The Kurdish Syrian Democratic Forces (SDF) — which helped the U.S. beat back the Islamic State terrorist group and currently holds thousands of captured ISIS fighters — accepted a cease-fire Tuesday with the Turkey-backed Syrian National Army (SNA), ceding control of the northern city of Manbij, a Kurdish stronghold.
“We have reached a ceasefire agreement in Manbij with American mediation, to preserve the security and safety of civilians,” the SDF’s general commander, Mazloum Abdi, said Tuesday in a post on X. “Fighters … will be removed from the area as soon as possible. Our goal is to cease fire throughout Syria and enter into a political process for the future of the country.”
The takeover of Manbij, led by Hayat Tahrir al-Sham — or HTS, which has roots in extremist Islamist movements — reflects the rapidly shifting situation across Syria, including for Kurdish forces.
While Israel has taken the opportunity to destroy Syrian naval ships in the west, as well as buildings linked to chemical weapons outside Damascus, the fall of Assad and the rise of HTS could scarcely have gone better for the Turkish government of President Recep Tayyip Erdoğan.
Erdoğan is HTS’s key backer. He has long viewed the SDF as an extension of Turkey’s Kurdistan Workers Party (PKK) and designates both as terrorist organizations. And while Syria’s Kurds have, since 2011, largely defended their autonomy in the northeastern corner of Syria that borders Turkey and Iraq, the political winds have shifted against the SDF.
“The Kurds in Syria, after many years of autonomous rule, are in probably the most precarious and volatile environment since they developed those structures,” said Renad Mansour, a senior research fellow on the Middle East and North Africa program at the London-based think tank Chatham House.
Kurdish forces have made arrangements with several different groups over the past decade, Mansour told NBC News, but “this colossal change in Syria will see them have to renegotiate this, and probably negotiations will be through violence.”
It took U.S. mediation to broker an armistice between the SDF and the SNA, amid a visit from Army Gen. Erik Kurilla, head of U.S. Central Command, and before Secretary of State Anthony Blinken’s trip to Turkey.
“We’ve worked alongside the SDF for some time. That work continues,” Defense Secretary Lloyd Austin told reporters in Japan on Wednesday. “We have a good relationship with them, and I think it will remain.”
But the words of America’s incoming president will not have escaped the attention of the SDF leadership.
“Syria is a mess, but is not our friend,” President-elect Donald Trump said in a post on X last week, adding in all caps: “The United States should have nothing to do with it. This is not our fight. Let it play out. Do not get involved!”
The early signs from the incoming Trump administration are that there will be two schools of thought regarding Syria, Mansour said. “One camp recognizes the historic fight with the Kurds against ISIS … and of course the other camp — where Trump probably lands — is to try and move out of Syria,” he said.

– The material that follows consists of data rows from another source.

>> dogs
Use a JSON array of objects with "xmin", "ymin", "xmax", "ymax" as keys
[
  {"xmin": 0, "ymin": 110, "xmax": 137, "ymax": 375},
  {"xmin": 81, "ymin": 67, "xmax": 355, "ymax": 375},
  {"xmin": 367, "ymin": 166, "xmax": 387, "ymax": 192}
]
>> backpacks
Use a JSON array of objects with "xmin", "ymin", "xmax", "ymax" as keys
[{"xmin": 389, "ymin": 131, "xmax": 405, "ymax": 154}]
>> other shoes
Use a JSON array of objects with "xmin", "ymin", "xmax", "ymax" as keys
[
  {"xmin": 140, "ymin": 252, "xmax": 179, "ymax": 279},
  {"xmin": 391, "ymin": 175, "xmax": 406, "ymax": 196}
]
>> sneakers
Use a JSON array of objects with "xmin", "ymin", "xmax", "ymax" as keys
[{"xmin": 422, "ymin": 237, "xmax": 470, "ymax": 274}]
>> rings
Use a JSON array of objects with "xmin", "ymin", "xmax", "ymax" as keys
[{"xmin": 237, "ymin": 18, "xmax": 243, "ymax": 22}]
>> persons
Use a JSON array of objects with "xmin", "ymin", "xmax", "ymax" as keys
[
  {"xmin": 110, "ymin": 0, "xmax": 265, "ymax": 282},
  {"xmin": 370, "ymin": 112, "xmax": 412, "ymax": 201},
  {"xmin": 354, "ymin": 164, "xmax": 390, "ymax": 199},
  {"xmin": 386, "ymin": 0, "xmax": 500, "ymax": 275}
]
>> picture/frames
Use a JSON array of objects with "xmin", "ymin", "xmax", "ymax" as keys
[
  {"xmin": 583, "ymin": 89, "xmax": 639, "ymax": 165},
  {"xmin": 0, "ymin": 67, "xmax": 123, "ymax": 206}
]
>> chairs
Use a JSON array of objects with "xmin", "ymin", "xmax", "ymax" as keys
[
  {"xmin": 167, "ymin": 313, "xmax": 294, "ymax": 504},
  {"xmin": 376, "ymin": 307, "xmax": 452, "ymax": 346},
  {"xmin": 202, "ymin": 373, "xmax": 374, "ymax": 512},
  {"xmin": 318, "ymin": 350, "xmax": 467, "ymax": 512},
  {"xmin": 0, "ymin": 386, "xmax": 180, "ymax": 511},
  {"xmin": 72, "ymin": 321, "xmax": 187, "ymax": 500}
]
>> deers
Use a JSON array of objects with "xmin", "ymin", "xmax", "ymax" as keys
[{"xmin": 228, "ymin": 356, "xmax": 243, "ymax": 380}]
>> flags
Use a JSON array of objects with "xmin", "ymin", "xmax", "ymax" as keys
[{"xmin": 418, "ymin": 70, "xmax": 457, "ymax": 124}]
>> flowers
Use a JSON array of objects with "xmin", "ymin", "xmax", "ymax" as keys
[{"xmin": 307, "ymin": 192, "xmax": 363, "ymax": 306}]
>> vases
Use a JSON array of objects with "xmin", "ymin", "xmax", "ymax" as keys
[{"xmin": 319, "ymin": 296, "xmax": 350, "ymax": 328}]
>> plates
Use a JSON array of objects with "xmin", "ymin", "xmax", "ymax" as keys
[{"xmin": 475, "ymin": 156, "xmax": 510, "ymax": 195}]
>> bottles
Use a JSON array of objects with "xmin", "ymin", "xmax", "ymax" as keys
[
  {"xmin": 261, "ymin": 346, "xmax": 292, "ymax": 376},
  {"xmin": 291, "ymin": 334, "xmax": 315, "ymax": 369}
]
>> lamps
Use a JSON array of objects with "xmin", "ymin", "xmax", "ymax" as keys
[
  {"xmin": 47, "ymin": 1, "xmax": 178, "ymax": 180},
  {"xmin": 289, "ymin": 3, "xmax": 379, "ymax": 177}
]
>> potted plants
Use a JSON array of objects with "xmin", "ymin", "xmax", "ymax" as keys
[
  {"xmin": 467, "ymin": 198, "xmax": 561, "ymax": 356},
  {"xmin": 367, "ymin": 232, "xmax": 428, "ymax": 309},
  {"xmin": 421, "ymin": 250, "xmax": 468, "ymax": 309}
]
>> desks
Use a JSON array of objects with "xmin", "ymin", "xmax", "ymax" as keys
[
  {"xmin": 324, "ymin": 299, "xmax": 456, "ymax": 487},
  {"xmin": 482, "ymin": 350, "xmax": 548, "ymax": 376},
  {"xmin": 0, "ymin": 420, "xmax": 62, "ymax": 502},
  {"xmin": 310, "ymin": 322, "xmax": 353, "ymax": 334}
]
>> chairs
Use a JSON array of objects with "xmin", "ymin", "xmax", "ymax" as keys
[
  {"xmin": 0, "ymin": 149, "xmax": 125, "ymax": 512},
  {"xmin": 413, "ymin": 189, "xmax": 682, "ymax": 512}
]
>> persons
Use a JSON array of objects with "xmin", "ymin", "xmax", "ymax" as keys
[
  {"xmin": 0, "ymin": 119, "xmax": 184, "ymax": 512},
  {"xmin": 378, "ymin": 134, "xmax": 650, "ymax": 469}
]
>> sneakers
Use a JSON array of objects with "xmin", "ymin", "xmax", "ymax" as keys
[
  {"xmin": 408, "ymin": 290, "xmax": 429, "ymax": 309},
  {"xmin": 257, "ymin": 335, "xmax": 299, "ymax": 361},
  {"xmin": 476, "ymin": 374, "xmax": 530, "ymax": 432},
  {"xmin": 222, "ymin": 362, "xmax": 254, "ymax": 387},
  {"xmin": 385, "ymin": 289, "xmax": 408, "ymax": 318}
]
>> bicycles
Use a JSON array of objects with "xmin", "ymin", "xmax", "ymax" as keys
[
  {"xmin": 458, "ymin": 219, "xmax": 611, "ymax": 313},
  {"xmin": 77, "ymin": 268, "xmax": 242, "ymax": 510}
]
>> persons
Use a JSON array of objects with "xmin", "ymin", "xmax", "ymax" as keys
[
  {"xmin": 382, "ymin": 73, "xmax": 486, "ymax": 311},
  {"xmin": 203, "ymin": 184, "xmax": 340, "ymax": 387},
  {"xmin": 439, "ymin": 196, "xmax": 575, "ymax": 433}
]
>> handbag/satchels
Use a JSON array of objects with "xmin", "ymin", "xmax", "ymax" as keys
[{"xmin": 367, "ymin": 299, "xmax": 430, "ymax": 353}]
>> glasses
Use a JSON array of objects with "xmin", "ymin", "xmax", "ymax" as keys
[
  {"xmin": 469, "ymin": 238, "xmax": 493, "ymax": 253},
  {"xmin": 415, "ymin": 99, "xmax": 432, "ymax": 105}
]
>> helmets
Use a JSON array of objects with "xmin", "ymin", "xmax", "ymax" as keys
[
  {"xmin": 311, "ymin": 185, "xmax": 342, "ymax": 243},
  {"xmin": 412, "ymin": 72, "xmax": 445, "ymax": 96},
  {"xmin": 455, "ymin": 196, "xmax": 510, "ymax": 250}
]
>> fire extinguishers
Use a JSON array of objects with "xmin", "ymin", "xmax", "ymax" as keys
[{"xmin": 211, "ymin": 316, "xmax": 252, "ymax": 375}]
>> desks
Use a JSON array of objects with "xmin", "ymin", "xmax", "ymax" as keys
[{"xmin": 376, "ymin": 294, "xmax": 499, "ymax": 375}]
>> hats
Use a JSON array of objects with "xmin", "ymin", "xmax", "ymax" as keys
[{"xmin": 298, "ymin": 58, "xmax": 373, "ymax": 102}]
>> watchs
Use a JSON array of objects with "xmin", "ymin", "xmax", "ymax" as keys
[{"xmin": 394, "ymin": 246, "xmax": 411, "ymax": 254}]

There are thought to be thousands of ISIS fighters being held in prisons and internally displaced person camps monitored by Kurdish groups and U.S. forces in Syria’s northeast — an area that used to constitute part of the Islamic State’s territory.
If a second Trump administration were to pull out of Syria, it would leave Kurdish forces without a major international ally. HTS and its allies, meanwhile, have the backing of Turkey and Erdoğan, who on Monday welcomed ejection of “terrorists” from Manbij, according to Reuters.
There are already signals of further clashes. Kobani, to the northeast of Manbij, “remains at risk of war due to continuous provocations by Turkey and its jihadist mercenaries,” SDF media chief Farhad Shami told NBC News on Wednesday.